Pandemi sürecinden hasarlı çıkan belediye mali yönetimleri, içinde bulunduğumuz ekonomik krizle birlikte mali açıdan çıkmaza girmişlerdir. Özellikle 31 Mart 2019 tarihinde gerçekleştirilen mahalli idareler seçimleri sonucunda Ankara ve İstanbul gibi büyükşehir belediyelerinde, belediye başkanlarının belediye meclislerinde çoğunluğu sağlayamamış olmaları, belediye meclislerinin gündemine alınan mali konuların, ülke siyasetindeki bloklaşma ve gerilimler ile kısır siyasi çekişmeler sebebiyle belediye meclislerinin onayından geçmemesi mali sıkıntıları artırmıştır.

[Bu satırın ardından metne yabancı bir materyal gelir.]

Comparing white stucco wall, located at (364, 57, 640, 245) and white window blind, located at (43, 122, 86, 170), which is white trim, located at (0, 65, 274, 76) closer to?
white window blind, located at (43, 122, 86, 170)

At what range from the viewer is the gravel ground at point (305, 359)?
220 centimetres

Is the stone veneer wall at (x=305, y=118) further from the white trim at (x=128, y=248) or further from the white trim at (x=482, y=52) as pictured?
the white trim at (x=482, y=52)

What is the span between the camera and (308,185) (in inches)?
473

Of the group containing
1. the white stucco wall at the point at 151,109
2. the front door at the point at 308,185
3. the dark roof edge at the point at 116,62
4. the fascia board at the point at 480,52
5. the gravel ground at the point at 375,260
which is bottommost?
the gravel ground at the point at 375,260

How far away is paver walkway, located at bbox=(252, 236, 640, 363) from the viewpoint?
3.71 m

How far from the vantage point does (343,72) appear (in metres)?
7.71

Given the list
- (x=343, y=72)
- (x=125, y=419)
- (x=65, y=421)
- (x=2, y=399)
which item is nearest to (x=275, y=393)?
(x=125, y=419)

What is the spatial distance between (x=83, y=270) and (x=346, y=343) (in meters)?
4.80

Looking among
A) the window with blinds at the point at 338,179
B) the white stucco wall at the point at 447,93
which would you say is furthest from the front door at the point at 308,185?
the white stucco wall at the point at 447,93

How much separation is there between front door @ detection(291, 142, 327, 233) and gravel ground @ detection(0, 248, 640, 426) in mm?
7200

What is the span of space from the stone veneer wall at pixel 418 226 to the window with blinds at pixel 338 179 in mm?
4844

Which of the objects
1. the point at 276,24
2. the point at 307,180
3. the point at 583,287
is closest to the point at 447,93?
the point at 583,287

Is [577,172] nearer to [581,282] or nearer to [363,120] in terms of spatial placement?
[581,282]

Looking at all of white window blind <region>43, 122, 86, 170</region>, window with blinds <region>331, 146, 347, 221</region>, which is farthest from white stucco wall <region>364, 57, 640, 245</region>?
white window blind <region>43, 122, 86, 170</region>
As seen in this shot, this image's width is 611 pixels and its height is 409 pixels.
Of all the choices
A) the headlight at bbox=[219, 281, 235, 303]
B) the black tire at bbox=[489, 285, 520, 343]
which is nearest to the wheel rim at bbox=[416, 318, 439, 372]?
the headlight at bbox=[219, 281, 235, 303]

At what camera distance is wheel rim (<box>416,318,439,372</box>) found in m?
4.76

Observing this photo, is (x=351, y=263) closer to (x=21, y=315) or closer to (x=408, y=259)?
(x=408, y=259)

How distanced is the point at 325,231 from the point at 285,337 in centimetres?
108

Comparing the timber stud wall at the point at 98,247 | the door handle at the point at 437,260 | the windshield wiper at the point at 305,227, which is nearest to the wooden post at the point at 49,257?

Belediyeleri içinde bulundukları ve sürecin devamında buhrana dönüşecek ekonomik krizden çıkaracak tedbirler bellidir. Öncelikle, kısa vadede belediye gelirlerine ilişkin yasalardaki vergi ve harç rakamlarının güncellenmesi, belediyelere genel bütçe vergi gelirlerden ayrılan payın artırılması gerekmektedir. Uzun vadede ise, belediye gelirleri ile belediyelerin mali yönetimlerine ilişkin yapısal düzenlemelerin gündeme getirilmesi gerekmektedir. Aksi halde, belediyelerin batması ve belediye hizmetlerinin aksaması kaçınılmazdır.

Gelecekte, belediyelere mali özerkliklerini sağlayacak yönde bir belediye mali yönetimi oluşturulması dileğiyle…  

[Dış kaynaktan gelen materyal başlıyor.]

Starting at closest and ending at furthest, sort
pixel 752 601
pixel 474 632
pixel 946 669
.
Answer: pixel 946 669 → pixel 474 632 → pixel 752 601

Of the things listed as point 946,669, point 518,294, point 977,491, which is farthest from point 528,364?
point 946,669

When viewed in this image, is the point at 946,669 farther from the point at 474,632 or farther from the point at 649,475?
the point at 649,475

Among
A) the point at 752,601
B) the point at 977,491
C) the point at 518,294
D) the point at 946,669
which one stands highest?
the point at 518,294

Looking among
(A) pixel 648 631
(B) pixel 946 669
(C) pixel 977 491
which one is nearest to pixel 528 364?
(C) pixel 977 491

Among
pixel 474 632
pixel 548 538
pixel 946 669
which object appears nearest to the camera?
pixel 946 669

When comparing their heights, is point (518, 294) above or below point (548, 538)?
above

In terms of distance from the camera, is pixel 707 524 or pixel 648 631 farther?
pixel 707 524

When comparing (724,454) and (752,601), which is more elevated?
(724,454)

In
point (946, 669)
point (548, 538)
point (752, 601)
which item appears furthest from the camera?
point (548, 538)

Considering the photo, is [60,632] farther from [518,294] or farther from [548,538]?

[1] Avrupa Yerel Yönetimler Özerklik Şartı madde 9/1 : “Ulusal ekonomik politika çerçevesinde, yerel makamlara kendi yetkileri dahilinde serbestçe kullanabilecekleri mali kaynaklar sağlanacaktır.” hükümlerine yer verilmiş olup, Türkiye’ce 21 Kasım 1988 tarihinde imzalanmıştır.